Saturday, December 5, 2009

Beat It

Hello readers. Thanks for choosing Bibliowhining as your finals week procrastination station!

Thanksgiving weekend has flowed directly, and without mercy, into two weeks worth of final projects, but I've had this little true story incubating since Thanksgiving day.

Last week, while waiting for certain components of my delicious Thanksgiving feast (including a pecan fudge pie from scratch) to do their magic in the oven, I took a walk with my mom in the woods behind my house. Loyal readers of Bibliowhining will recall that I live in the New Jersey Pine Barrens, and my backyard extends into miles and miles of pine forest with deer, herons, snapper turtles, beavers and other wildlife. It's not some park like we have in Syracuse where you look in every direction and still see roads and cars and houses in the distance through the tree branches.

Anyway, in the woods, a bit off the trail, my mom pointed out something she had found earlier: a scattering of about 30 smallish, white birds eggs with brown and black spots all over them. Lying on the ground amongst the pine needles, they were vulnerable yet still intact.

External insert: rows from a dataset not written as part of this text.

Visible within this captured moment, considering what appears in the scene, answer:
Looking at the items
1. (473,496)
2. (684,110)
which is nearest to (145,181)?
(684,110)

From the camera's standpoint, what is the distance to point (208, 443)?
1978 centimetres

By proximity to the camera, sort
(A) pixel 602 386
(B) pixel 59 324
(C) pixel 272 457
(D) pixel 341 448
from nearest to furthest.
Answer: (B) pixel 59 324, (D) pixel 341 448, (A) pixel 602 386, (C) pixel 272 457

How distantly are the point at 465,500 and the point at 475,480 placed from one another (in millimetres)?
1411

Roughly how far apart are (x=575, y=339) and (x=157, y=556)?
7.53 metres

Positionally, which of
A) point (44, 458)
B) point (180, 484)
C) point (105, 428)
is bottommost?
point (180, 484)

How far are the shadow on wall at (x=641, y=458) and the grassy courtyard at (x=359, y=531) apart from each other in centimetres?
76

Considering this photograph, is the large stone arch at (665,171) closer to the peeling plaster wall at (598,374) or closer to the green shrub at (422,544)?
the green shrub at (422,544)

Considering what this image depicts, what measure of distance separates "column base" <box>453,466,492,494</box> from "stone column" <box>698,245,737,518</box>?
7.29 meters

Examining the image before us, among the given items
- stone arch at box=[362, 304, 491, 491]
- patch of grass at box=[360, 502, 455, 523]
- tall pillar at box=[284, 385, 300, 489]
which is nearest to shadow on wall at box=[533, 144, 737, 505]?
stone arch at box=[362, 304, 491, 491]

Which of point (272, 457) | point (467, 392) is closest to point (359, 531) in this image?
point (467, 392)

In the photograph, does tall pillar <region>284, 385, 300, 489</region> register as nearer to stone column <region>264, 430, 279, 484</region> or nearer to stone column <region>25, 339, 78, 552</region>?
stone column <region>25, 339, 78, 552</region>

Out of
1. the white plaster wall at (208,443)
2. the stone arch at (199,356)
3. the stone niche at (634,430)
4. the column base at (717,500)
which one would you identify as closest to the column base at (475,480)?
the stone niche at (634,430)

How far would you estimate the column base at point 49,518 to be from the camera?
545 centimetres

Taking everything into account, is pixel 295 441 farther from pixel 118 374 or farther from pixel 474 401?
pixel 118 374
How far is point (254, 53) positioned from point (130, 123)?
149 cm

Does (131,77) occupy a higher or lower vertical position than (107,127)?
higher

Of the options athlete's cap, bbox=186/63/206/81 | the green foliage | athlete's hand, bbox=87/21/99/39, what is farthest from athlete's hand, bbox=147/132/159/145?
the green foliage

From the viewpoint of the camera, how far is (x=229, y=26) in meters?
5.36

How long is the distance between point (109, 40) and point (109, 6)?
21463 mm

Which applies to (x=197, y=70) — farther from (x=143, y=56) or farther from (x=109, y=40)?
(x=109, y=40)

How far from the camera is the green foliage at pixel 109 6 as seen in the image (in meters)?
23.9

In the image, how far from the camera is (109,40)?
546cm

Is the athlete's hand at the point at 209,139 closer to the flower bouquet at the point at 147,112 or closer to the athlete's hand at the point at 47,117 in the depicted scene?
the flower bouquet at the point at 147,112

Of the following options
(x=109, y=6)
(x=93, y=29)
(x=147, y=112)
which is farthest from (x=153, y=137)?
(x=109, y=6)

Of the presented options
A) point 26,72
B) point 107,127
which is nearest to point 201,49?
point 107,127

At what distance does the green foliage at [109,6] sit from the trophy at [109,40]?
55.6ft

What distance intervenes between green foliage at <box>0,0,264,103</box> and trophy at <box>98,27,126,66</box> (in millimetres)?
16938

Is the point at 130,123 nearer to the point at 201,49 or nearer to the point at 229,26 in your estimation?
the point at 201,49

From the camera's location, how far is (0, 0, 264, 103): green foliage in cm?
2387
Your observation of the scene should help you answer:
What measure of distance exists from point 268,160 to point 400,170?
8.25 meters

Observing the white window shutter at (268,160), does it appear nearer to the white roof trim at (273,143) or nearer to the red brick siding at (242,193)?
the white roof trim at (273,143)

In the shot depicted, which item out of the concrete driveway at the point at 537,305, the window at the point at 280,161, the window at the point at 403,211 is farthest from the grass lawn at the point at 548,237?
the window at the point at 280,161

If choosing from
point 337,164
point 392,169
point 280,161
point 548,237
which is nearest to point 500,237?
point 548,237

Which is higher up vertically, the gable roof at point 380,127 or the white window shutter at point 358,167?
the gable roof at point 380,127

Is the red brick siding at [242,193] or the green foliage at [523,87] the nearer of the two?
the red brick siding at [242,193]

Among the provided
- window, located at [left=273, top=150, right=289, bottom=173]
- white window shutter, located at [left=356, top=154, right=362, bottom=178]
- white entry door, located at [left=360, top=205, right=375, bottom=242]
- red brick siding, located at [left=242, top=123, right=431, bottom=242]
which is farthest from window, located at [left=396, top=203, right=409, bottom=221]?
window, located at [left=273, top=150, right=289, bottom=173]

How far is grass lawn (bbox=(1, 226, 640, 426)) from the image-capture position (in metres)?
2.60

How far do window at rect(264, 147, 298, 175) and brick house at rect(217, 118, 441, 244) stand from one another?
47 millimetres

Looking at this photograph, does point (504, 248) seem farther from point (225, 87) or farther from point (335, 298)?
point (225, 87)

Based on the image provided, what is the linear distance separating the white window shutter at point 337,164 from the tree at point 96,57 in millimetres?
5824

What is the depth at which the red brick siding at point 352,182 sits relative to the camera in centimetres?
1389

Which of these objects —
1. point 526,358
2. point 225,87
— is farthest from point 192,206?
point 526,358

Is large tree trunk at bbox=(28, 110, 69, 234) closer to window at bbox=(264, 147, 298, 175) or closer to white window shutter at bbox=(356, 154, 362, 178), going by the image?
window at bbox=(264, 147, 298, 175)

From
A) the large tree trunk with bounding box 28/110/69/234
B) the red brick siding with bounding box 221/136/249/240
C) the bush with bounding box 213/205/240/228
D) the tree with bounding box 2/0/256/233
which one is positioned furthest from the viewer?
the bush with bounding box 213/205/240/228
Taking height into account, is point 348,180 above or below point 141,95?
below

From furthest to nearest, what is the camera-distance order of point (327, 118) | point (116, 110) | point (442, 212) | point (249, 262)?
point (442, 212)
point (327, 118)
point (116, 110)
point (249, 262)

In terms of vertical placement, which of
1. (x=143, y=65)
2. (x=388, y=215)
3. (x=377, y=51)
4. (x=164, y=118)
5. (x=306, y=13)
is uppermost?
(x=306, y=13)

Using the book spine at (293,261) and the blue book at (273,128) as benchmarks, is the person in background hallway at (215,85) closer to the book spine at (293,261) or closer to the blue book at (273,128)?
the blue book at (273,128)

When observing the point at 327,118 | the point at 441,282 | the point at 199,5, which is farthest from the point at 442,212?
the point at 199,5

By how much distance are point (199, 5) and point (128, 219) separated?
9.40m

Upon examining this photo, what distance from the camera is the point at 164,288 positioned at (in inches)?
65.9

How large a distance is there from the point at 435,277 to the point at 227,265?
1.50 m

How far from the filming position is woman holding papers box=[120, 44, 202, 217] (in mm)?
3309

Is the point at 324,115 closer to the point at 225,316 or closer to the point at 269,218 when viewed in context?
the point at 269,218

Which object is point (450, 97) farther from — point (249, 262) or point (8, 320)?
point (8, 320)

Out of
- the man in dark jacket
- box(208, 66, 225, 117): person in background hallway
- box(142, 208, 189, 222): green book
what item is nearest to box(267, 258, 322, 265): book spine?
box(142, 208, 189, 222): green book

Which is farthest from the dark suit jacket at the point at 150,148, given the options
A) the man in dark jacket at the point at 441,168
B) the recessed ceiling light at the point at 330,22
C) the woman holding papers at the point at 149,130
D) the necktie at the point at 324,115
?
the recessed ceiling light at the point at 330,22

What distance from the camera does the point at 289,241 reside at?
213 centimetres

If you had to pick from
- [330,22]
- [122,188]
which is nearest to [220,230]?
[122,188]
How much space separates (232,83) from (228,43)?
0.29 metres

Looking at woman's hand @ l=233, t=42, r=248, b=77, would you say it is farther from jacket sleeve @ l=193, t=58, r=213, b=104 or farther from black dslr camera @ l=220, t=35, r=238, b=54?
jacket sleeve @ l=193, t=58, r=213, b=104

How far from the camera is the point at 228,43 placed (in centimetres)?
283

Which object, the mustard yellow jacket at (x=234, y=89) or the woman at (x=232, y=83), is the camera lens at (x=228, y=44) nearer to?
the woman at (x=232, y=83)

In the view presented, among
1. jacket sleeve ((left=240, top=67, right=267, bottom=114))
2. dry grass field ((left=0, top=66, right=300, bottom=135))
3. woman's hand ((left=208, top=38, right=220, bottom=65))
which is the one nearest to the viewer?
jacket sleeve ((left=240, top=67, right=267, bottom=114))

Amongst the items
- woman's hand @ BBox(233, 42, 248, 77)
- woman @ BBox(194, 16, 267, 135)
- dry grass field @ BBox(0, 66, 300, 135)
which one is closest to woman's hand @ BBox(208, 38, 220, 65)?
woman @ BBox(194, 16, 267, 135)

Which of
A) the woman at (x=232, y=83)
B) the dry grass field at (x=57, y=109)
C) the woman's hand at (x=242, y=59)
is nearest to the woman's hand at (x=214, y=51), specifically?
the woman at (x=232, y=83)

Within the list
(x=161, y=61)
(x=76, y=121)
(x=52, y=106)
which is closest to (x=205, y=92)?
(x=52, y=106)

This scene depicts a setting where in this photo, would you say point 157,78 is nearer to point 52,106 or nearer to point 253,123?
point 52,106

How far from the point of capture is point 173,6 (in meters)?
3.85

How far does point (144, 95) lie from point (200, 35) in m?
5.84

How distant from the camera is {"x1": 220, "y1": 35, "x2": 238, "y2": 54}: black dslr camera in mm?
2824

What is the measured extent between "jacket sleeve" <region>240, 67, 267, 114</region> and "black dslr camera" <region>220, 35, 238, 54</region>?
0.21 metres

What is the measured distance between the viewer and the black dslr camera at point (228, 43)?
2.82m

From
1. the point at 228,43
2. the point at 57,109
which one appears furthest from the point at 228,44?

My mom didn't know what kind of eggs they were. Turtle or snake eggs? No, reptile eggs are soft shelled. These eggs were hard shelled; definitely from a bird.

I guessed they were quail eggs based on my experience watching Iron Chef. I've never seen a quail in my woods, quails also presumably don't lay 30 eggs at a time on the ground.

Just what is going on here? The rest of the story, and a little watercolor drawing, can be found after the cut.

Like the silly exploratory kid I am, I picked open one of the cracked eggs, hoping to find the remains of a developing fetus inside that would help me identify the species of bird that mothered this little flock. Instead, I found a smelly surprise: A rotten, hard-boiled egg.

Returning later to sketch the scene, I heard a deer hunter loading his gun. Not wanting to leave this world face down in a pile of rotten quail(?) eggs with a gunshot wound to the back of the head, I left the area after catching some minimal details. I later used these details and notes to do the little painting below. One assumes they're hunting deer, but there's always the chance they're hunting people.

I'm kind of liking watercolor, and wish that my undergraduate art program offered a watercolor course. Looking back, I suppose that curriculum focused more heavily on using art to repeat political statements than on creating art which is beautiful, sensitive, spiritual and soulful (not that my art is as beautiful as I'd like, but the latter are my goals). The lesson learned is to research various undergraduate programs to find the best fit for you, rather than diving in blind based on its high ranking. I could also benefit from a flat brush. Watercolor is so much cleaner than oils, and also non-toxic which is great since watercolor paints taste so delicious!

In summary, the punchline: Somebody had dumped 3 dozen hard-boiled quail eggs in the woods, but gently enough that only a few had cracked. This is the kind of mysterious weirdness one finds in my home town.